Thorium-228, an isotope of the element thorium, has a half-life of 1.9116 years. Many Maseratis from the eighties, especially the Biturbo, seemed to last about as long, although today's Nice Price or Crack Pipe Maserati 228 seems elementally un-decayed.
Maserati has a rich history of grand touring coupes, and the 3500, 5000 and Mexico are all extremely desirable classics, as are their more sporting stablemates. That didn't keep the company from suffering the financial challenges that were seemingly endemic among exotic car makers that weren't Ferrari. During the seventies, Maser moved from home to home, with each patron attempting to extract profit from the it as though it were Oliver Twist. While under the auspices of Alejandro De Tomaso, the company embarked on a series of lower-priced coupes intended to compete with BMW's successful 3-series.
The Biturbo took its name from the twin turbochargers fitted to a V6 engine that could trace its lineage back the Merak and Citroen SM. In original Biturbo form, it came in 2.5 litres, and a tax-dodging 2.0 for the Italian market. When introduced in 1981, the car became the first production twin-turbo ever, although its carbureted engine became its biggest liability as it was a blow-through design which housed the Weber two-barrel in a massive, pressurized plenum- not something that engendered reliable running.
By the time this Biturbo-based 228 was built in 1989, Maserati had replaced the Weber carb with Weber electronic fuel injection. That, along with the displacement bump to 2,790-ccs, provided better drivability, as well as 225-bhp. Mated to the twin-turbo six is a ZF 5-speed manual, and rowing all those gears can take the car all the way to a top end of 146-mph. Suspension is McPherson struts up front and a semi-trailing arm arrangement in back, while braking is handled by power-assisted four wheel discs.

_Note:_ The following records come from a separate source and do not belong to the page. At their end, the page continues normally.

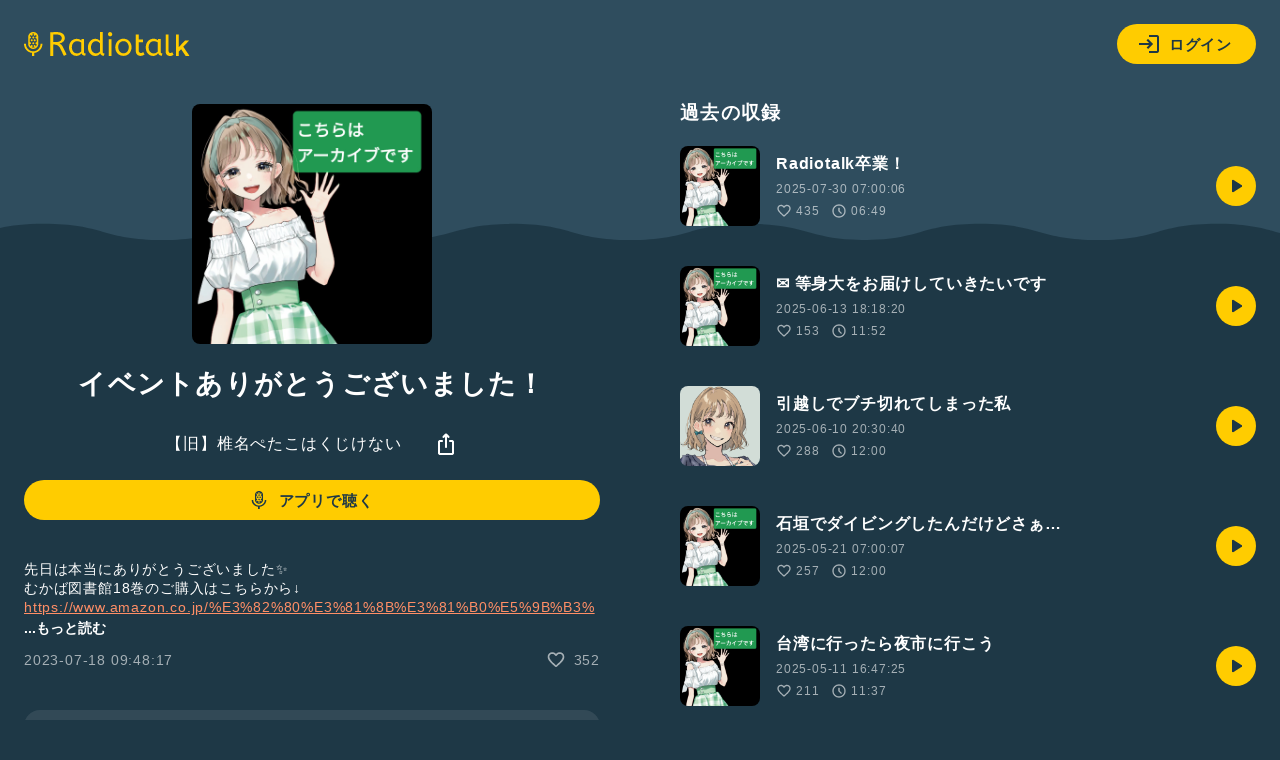

--- FILE ---
content_type: text/html; charset=UTF-8
request_url: https://radiotalk.jp/api/talks/1029565
body_size: 1652
content:
{"id":1029565,"title":"\u30a4\u30d9\u30f3\u30c8\u3042\u308a\u304c\u3068\u3046\u3054\u3056\u3044\u307e\u3057\u305f\uff01","description":"\u5148\u65e5\u306f\u672c\u5f53\u306b\u3042\u308a\u304c\u3068\u3046\u3054\u3056\u3044\u307e\u3057\u305f\u2728\n\u3080\u304b\u3070\u56f3\u66f8\u992818\u5dfb\u306e\u3054\u8cfc\u5165\u306f\u3053\u3061\u3089\u304b\u3089\u2193\nhttps:\/\/www.amazon.co.jp\/%E3%82%80%E3%81%8B%E3%81%B0%E5%9B%B3%E6%9B%B8%E9%A4%A8-%E7%AC%AC18%E5%B7%BB-%E5%A4%A7%E9%87%8E%E6%99%BA%E6%95%AC%E3%83%BB%E6%9D%91%E4%B8%8A%E8%A3%95%E5%93%89\/dp\/B0C36F63BM\n#\u307a\u305f\u304f\u3058 #\u3080\u304b\u3070\u56f3\u66f8\u9928 #\u30a4\u30d9\u30f3\u30c8 #\u307a\u305f\u3053","descriptionHtml":"\u5148\u65e5\u306f\u672c\u5f53\u306b\u3042\u308a\u304c\u3068\u3046\u3054\u3056\u3044\u307e\u3057\u305f\u2728<br \/>\n\u3080\u304b\u3070\u56f3\u66f8\u992818\u5dfb\u306e\u3054\u8cfc\u5165\u306f\u3053\u3061\u3089\u304b\u3089&darr;<br \/>\n<a href=\"https:\/\/www.amazon.co.jp\/%E3%82%80%E3%81%8B%E3%81%B0%E5%9B%B3%E6%9B%B8%E9%A4%A8-%E7%AC%AC18%E5%B7%BB-%E5%A4%A7%E9%87%8E%E6%99%BA%E6%95%AC%E3%83%BB%E6%9D%91%E4%B8%8A%E8%A3%95%E5%93%89\/dp\/B0C36F63BM\" target=\"_blank\" rel=\"noopener noreferrer\">https:\/\/www.amazon.co.jp\/%E3%82%80%E3%81%8B%E3%81%B0%E5%9B%B3%E6%9B%B8%E9%A4%A8-%E7%AC%AC18%E5%B7%BB-%E5%A4%A7%E9%87%8E%E6%99%BA%E6%95%AC%E3%83%BB%E6%9D%91%E4%B8%8A%E8%A3%95%E5%93%89\/dp\/B0C36F63BM<\/a><br \/>\n<a href=\"\/tags\/\u307a\u305f\u304f\u3058\" data-category=\"tag\" data-label=\"talk\" data-value=\"\u307a\u305f\u304f\u3058\" >#\u307a\u305f\u304f\u3058<\/a> <a href=\"\/tags\/\u3080\u304b\u3070\u56f3\u66f8\u9928\" data-category=\"tag\" data-label=\"talk\" data-value=\"\u3080\u304b\u3070\u56f3\u66f8\u9928\" >#\u3080\u304b\u3070\u56f3\u66f8\u9928<\/a> <a href=\"\/tags\/\u30a4\u30d9\u30f3\u30c8\" data-category=\"tag\" data-label=\"talk\" data-value=\"\u30a4\u30d9\u30f3\u30c8\" >#\u30a4\u30d9\u30f3\u30c8<\/a> <a href=\"\/tags\/\u307a\u305f\u3053\" data-category=\"tag\" data-label=\"talk\" data-value=\"\u307a\u305f\u3053\" >#\u307a\u305f\u3053<\/a>","imageUrl":"https:\/\/storage.radiotalk.jp\/u37259\/image\/programs\/20250730203640_034f.jpg","audioFileUrl":"","audioPlaytimeSeconds":720,"createdAt":"2023-07-18 09:48:17","programId":10852,"programTitle":"\u3010\u65e7\u3011\u690e\u540d\u307a\u305f\u3053\u306f\u304f\u3058\u3051\u306a\u3044","isOfficialProgram":false,"userId":37259,"userName":"","tags":["\u307a\u305f\u304f\u3058","\u3080\u304b\u3070\u56f3\u66f8\u9928","\u30a4\u30d9\u30f3\u30c8","\u307a\u305f\u3053"],"tagDetails":[{"tag":"\u307a\u305f\u304f\u3058","description":"","thumbnailImageUrl":"https:\/\/storage.googleapis.com\/radiotalk\/common\/images\/tag_thumbnail.png","backgroundImageUrl":"https:\/\/storage.googleapis.com\/radiotalk\/common\/images\/tag_background.png","posts":"48\u4ef6","totalPlaytimes":"2226\u56de"},{"tag":"\u3080\u304b\u3070\u56f3\u66f8\u9928","description":"","thumbnailImageUrl":"https:\/\/storage.googleapis.com\/radiotalk\/common\/images\/tag_thumbnail.png","backgroundImageUrl":"https:\/\/storage.googleapis.com\/radiotalk\/common\/images\/tag_background.png","posts":"2\u4ef6","totalPlaytimes":"63\u56de"},{"tag":"\u30a4\u30d9\u30f3\u30c8","description":"","thumbnailImageUrl":"https:\/\/storage.googleapis.com\/radiotalk\/common\/images\/tag_thumbnail.png","backgroundImageUrl":"https:\/\/storage.googleapis.com\/radiotalk\/common\/images\/tag_background.png","posts":"721\u4ef6","totalPlaytimes":"26800\u56de"},{"tag":"\u307a\u305f\u3053","description":"","thumbnailImageUrl":"https:\/\/storage.googleapis.com\/radiotalk\/common\/images\/tag_thumbnail.png","backgroundImageUrl":"https:\/\/storage.googleapis.com\/radiotalk\/common\/images\/tag_background.png","posts":"360\u4ef6","totalPlaytimes":"45685\u56de"}],"totalPlayTimes":0,"totalReactions":352}

--- FILE ---
content_type: image/svg+xml
request_url: https://radiotalk.jp/images/wave.svg
body_size: 1433
content:
<svg viewBox="0 0 1280 265" xmlns="http://www.w3.org/2000/svg">
    <path fill="#2F4D5E" fill-rule="evenodd" clip-rule="evenodd" d="M-74.2847 265C-44.7029 265 -29.912 260.967 -15.1211 256.934C-0.33017 252.902 14.4607 248.869 44.0425 248.869C73.6241 248.869 88.4159 252.902 103.208 256.934C118 260.967 132.792 265 162.375 265C191.958 265 206.75 260.967 221.542 256.934C236.334 252.902 251.126 248.869 280.709 248.869C310.292 248.869 325.084 252.902 339.875 256.934C351.977 260.234 364.078 263.533 384.278 264.624C387.401 264.874 390.556 265 393.715 265C394.616 265 395.503 264.996 396.377 264.989C397.252 264.996 398.14 265 399.043 265C402.334 265 405.511 264.866 408.585 264.618C428.721 263.521 440.8 260.228 452.879 256.934C467.67 252.902 482.461 248.869 512.042 248.869C541.624 248.869 556.416 252.902 571.208 256.934C586 260.967 600.792 265 630.375 265C659.958 265 674.75 260.967 689.542 256.934C704.333 252.902 719.125 248.869 748.709 248.869C778.292 248.869 793.084 252.902 807.875 256.934C819.977 260.234 832.078 263.533 852.278 264.624C855.401 264.874 858.556 265 861.715 265C862.616 265 863.503 264.996 864.377 264.989C865.252 264.996 866.14 265 867.043 265C870.334 265 873.511 264.866 876.585 264.618C896.72 263.521 908.8 260.228 920.879 256.934C935.67 252.902 950.461 248.869 980.042 248.869C1009.62 248.869 1024.42 252.902 1039.21 256.934C1054 260.967 1068.79 265 1098.38 265C1127.96 265 1142.75 260.967 1157.54 256.934C1172.33 252.902 1187.13 248.869 1216.71 248.869C1246.29 248.869 1261.08 252.902 1275.88 256.934C1290.67 260.967 1305.46 265 1335.04 265C1345.79 265 1355.32 263.572 1364 261.413V-146.5H896L851 -146.5L428 -146.5L383 -146.5H-85L-85 264.515C-81.4606 264.837 -77.8759 265 -74.2847 265Z"/>
</svg>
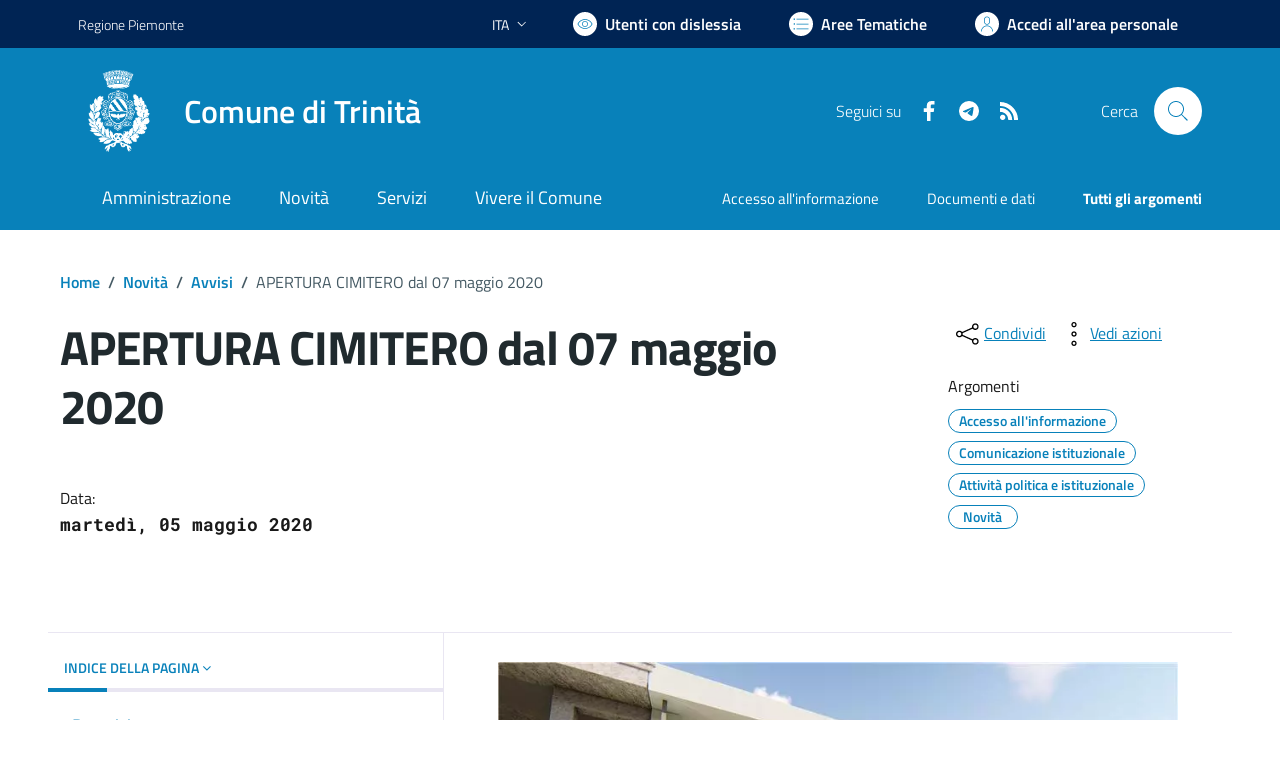

--- FILE ---
content_type: text/html; charset=utf-8
request_url: https://www.comune.trinita.cn.it/services/v1/ashx_master/carica_random_ricerca.ashx
body_size: 229
content:

						<li role='listitem'>
							<a href='/servizi/faq/62/Richiedere-la-cancellazione-anagrafica'>
								Richiedere la cancellazione anagrafica
							</a>
						</li>
						<li role='listitem'>
							<a href='/servizi/faq/73/Presentare-la-dichiarazione-sostitutiva-atto-di-notoriet-c3-a0'>
								Presentare la dichiarazione sostitutiva atto di notorietà
							</a>
						</li>
						<li role='listitem'>
							<a href='/servizi/faq/61/Richiedere-un-duplicato-2frinnovo-tessera-elettorale'>
								Richiedere un duplicato/rinnovo tessera elettorale
							</a>
						</li>
						<li role='listitem'>
							<a href='/servizi/faq/72/Presentare-la-dichiarazione-di-morte'>
								Presentare la dichiarazione di morte
							</a>
						</li>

The 228 looks like a larger and smoother version of the original Pierangelo Andreani-penned Biturbo, and that's exactly what it is, riding on the longer 102.4-inch wheelbase of the 4 sedan, and carrying a updated version of the earlier car's coupe body. Here, in silver, this 36,000-mile example appears factory fresh, and that's not dunning the car as by the time the 228 was introduced, much of what made the Biturbo a turd had been fixed. The iron-sleeved alloy engine now had water-cooled IHI turbos and the aforementioned FI, and the rest of the car, with the exception of the electrical system, was remarkably simple.
Not simple was the interior, luxuriously appointed in real leather and suede, real wood, and sporting a real thief-magnet of a Swiss clock embedded in the dash. The interior on this car is a light biscuit - although the seller calls it saddle - instead of the typical Biturbo catcher's mitt brown, and it looks to be in beautiful condition. Nowhere - either inside or out - does the car appear to have been re-muddled, right down to sporting its original flat-disc alloy wheels. That's a good thing as with fewer than 100 officially imported into this country, finding replacements for the bespoke parts would be a daunting task.
This particular 228 made it to the states, and in fact all the way to the 50th state, Hawaii, where it is being offered for $12,875 by a dealer who also provides exotics for rental when you're visiting Oahu. While not of the historical importance of Pearl Harbor, Jack Lord's hair, or the birth of Barack Obama, driving this Masarati around the Aloha State might still be personally rewarding. And, though you'd probably never want to leave Hawaii to begin with, having a ride like this might make you seriously consider donning a grass skirt for good.
To do so however, you'd need to hula up with that $12,875 that the dealer thinks the car is worth. What do you think, is that a deal for this tropical twin turbo? Or, is spending that much a roll of the island pair-a-dice?